Как только появились цветы, в память о матушке я начала плести венки. По весеннему яркие, они наполняли меня жизнью и свободой. Я смеялась и пела деревенские песни, опьяненная просторами сильнее, чем хмельным вином.
— Тебе идет корона, — взгляд Джона прожигал. Хотелось спрятаться от него, и в то же время хотелось встретиться с ним взглядом и посмотреть, что случиться, если никто из нас не отведет взгляд.
— Если только из незабудок. Слышала, хозяйки золотых совсем несчастные в своем замке.
— Тебя и без венка из этих цветов трудно забыть, Мария, — от его слов мое дыхание сбилось, а щеки заалели.
Стоит ли говорить, что путешествовать с Этьеном было и проще, и приятнее, и это совершенно не нравилось Джону.

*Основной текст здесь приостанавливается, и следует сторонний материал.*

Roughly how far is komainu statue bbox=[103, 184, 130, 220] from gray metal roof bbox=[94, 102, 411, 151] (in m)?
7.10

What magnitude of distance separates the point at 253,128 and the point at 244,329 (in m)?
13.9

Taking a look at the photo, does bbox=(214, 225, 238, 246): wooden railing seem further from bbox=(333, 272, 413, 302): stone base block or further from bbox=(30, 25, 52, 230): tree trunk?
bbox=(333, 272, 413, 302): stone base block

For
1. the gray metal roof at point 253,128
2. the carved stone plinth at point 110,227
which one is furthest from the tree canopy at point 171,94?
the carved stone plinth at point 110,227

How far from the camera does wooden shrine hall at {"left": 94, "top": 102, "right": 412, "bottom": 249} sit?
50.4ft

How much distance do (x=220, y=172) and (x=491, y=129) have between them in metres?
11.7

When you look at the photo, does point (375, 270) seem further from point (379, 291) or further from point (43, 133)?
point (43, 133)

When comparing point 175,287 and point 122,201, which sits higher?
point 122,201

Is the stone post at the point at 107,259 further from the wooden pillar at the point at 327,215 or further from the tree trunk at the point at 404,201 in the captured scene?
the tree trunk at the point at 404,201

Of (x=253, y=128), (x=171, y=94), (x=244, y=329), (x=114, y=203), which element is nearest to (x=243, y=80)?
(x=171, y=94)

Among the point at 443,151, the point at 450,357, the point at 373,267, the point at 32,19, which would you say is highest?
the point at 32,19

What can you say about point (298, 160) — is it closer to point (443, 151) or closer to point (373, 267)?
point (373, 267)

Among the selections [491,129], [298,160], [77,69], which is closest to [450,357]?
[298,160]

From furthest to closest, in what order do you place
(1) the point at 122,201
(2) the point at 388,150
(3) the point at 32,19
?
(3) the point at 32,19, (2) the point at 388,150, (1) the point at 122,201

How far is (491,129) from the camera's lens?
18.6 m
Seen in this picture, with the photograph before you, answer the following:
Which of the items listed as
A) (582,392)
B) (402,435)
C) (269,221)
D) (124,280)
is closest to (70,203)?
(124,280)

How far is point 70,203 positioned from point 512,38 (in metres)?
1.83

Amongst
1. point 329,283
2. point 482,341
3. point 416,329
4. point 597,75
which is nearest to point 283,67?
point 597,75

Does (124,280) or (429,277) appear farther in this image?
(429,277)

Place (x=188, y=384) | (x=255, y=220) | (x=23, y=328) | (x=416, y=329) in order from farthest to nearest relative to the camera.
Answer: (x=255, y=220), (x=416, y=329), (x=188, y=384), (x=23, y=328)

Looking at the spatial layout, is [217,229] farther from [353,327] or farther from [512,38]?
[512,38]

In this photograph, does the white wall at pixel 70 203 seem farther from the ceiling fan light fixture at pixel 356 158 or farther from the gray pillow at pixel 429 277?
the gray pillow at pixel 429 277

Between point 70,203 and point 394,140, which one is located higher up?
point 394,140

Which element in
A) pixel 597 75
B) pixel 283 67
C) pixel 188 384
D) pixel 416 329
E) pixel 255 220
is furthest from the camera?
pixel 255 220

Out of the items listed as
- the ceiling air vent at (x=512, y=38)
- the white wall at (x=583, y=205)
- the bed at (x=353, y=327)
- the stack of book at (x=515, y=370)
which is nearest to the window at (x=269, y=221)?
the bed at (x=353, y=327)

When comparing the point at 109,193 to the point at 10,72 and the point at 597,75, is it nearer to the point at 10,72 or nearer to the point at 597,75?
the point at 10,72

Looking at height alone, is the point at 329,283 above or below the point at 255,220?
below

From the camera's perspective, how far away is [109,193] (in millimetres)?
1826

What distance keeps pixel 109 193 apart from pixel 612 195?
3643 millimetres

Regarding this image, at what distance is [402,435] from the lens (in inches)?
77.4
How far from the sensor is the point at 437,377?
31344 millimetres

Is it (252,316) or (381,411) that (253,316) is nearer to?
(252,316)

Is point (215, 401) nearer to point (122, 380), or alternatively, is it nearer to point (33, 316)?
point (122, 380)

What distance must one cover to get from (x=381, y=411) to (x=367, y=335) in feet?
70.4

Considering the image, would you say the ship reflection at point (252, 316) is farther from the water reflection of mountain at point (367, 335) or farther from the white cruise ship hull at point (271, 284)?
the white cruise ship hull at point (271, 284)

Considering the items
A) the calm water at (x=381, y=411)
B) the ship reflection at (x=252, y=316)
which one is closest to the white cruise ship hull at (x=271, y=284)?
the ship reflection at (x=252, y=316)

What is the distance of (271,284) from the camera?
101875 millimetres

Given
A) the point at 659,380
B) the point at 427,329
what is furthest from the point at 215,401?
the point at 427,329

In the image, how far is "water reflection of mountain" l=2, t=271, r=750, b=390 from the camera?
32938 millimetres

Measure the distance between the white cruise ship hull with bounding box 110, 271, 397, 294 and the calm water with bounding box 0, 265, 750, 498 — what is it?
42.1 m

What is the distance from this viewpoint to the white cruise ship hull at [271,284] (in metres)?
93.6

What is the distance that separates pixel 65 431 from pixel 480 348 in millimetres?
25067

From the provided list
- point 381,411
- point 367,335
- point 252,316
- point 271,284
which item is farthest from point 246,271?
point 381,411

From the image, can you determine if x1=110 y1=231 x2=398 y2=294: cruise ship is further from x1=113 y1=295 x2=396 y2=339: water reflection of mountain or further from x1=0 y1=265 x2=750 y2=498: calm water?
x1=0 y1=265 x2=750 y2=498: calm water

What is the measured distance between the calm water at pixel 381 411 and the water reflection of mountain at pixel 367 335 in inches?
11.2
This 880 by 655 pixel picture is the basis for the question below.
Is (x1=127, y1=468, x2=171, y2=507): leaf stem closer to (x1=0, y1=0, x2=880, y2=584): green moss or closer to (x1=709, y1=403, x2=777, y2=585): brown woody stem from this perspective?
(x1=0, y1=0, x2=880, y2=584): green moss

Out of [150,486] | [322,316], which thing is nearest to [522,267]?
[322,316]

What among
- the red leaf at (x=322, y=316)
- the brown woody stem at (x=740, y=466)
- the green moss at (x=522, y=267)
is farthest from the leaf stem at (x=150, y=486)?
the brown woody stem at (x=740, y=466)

Дождавшись, когда на очередной стоянке Этьен отойдет, Джон завел ставший привычным в последние дни разговор:
— Не стоит ему так доверять, Мария, — я открыла было рот, чтоб привычно возразить, но Джон примиряюще поднял руки. — Знаю, знаю, он тебя спас. Но, боюсь, ты столь впечатлена, что забыла опасаться незнакомца. У него наверняка есть тайны.
— Почему ты его так невзлюбил? Этьен не крал у тебя, охотиться наравне с тобой, веселый. Ты так сватал меня за слабоумного Тома, а теперь предостерегаешь от красавца, спасшего мне жизнь. Почему?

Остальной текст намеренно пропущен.